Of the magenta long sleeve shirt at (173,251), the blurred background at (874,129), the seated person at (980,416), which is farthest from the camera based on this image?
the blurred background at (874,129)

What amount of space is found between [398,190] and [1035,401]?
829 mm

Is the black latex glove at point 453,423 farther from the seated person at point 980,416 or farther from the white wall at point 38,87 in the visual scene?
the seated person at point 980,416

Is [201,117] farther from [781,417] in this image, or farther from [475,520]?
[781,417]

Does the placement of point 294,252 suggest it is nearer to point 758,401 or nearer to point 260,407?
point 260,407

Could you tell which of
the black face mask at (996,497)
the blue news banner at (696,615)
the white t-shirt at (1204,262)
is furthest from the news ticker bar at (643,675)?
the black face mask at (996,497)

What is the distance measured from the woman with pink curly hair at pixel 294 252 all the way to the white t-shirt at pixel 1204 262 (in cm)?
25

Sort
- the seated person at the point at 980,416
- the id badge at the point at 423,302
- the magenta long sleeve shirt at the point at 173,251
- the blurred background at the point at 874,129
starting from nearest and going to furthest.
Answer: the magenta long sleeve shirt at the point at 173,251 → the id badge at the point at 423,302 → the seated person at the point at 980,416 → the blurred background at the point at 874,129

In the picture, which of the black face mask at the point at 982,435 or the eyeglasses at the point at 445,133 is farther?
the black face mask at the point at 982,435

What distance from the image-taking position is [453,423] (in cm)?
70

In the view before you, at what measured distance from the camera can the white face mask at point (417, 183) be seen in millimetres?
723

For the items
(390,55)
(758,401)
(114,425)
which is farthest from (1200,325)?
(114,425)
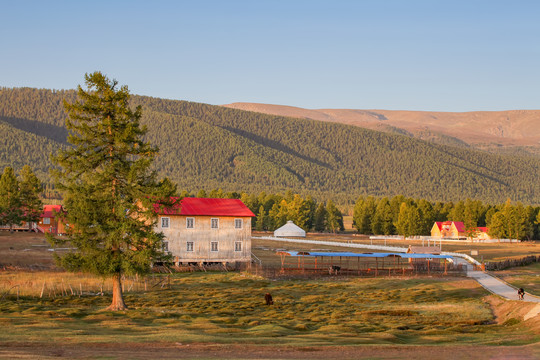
-.-.-
What is expected => Can you copy every one of the rows above verbatim, with the picture left out of your copy?

Expected output =>
Of the magenta long sleeve shirt at (173,251), the blurred background at (874,129), the seated person at (980,416), which is farthest from the camera based on this image?
the blurred background at (874,129)

What amount of space is found between [398,190] and [1035,401]?
829 mm

Is the black latex glove at point 453,423 farther from the seated person at point 980,416 or farther from the white wall at point 38,87 in the visual scene?
the seated person at point 980,416

Is [201,117] farther from [781,417] in this image, or farther from [475,520]?
[781,417]

Does the placement of point 294,252 suggest it is nearer to point 758,401 or nearer to point 260,407?
point 260,407

Could you tell which of
the black face mask at (996,497)
the blue news banner at (696,615)
the white t-shirt at (1204,262)
is furthest from the news ticker bar at (643,675)?
the black face mask at (996,497)

What is the distance measured from the woman with pink curly hair at pixel 294 252 all the way to the white t-shirt at pixel 1204 262 (in cm)?
25

Sort
- the seated person at the point at 980,416
- the id badge at the point at 423,302
- the magenta long sleeve shirt at the point at 173,251
- the blurred background at the point at 874,129
starting from nearest and going to furthest.
Answer: the magenta long sleeve shirt at the point at 173,251 → the id badge at the point at 423,302 → the seated person at the point at 980,416 → the blurred background at the point at 874,129

In the picture, which of the black face mask at the point at 982,435 or the eyeglasses at the point at 445,133 is farther?
the black face mask at the point at 982,435

What distance from the image-taking position is [453,423] (in cm)?
70

In the view before you, at what measured distance from the camera can the white face mask at point (417, 183) be seen in millimetres?
723

For the items
(390,55)
(758,401)
(114,425)
which is farthest from (1200,325)?
(114,425)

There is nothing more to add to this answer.